Like, it was Hitler's henchmen at 8 p.m., you know, Hitler versus Churchill, the battle that defined the century at 9, and then, like, Holocaust.
It was just endless.
Black and white programming involving all of it, involving the Holocaust maybe to a less degree.
It's mostly Hitler and maybe some D-Day in there, too.
So we're obsessed with Hitler.
He is fast and endlessly fascinating and grotesque, at least in the way that he's represented, etc.
But it's not just that.
It's that we have like liberalism has a negative theology and a kind of negative morality.
right?
And so, you know, even conservatives will stress this, is that who are we to judge anyone's lifestyle?
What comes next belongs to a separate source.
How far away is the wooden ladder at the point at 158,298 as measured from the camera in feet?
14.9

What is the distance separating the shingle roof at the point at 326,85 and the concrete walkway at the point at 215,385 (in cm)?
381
You know, who are we to tell them you can't become a woman, or you can't be a sexual pervert, or you can't consent to this or that?
And maybe even that you can't take this illegal drug on your own time so long as it's not hurting.
This is the so-called non-aggression principle.
And it is a, you know, effectively, if you are not harming anyone but yourself, you are free to do that.
That's the kind of libertarian form of it.
I think the liberal form is just a kind of more robust and kind of self.
Exploratory version of that negative morality.
We're going to start recognizing multiple sexualities and we're going to start recognizing new forms of sexual experience and new identities.
There are new minorities that we didn't even know about.
But it's all negative.
And so it's all about not being Hitler, in effect.
And Hitler is at the very center of this ideology.
So it's this negation of any form of affirmation and just a positing of not Hitler as your moral compass.
And this goes along with other forms of negativity.
I mean, if you go to Germany, it's becoming like this in the United States, in a way.
In Germany, it's pretty intense, where any new memorial in the town is more or less about the Holocaust.
So I remember one of the last times I was in Berlin.
It wasn't the last time, but anyway, I was in Berlin.
They had just announced this Holocaust memorial, and it was these weird, dark, curved shapes that almost looked like tombstones in this huge array.
And it was extremely monotonous, but I think more than that, I was kind of unnerving in the way that postmodern art can be.
And so it was this way of like the monument affecting you, demoralizing you, the monument unhinging you, the monument unnerving you.
And so the public space that might have had an image of...
Frederick the Great or Goethe or whatever is kind of being replaced by this negation of a monument, a kind of anti-monument, this contemplate the Holocaust injunction.
And what marks our time, and I do think it's kind of changing, and how this will play out is interesting, but what marks our time is this negative theology and negative morality.
A negative morality of not Hitler and a negative theology of the Holocaust.
So you're placing this like negation, literal annihilation of human beings as a kind of like the center of Jewish identity and in a way Christian identity too.
I think this is profound.
And I also think it's probably unsustainable as well.
Like, what does it mean that we can't, you can't assert a myth, ultimately.
You can't, like, and the only more, I mean, people might have sexual morality in their own personal lives.
Surely many do, but it's, morality is ultimately about collecting the herd and pointing in a certain direction.
And in an anti-morality, you can't do that.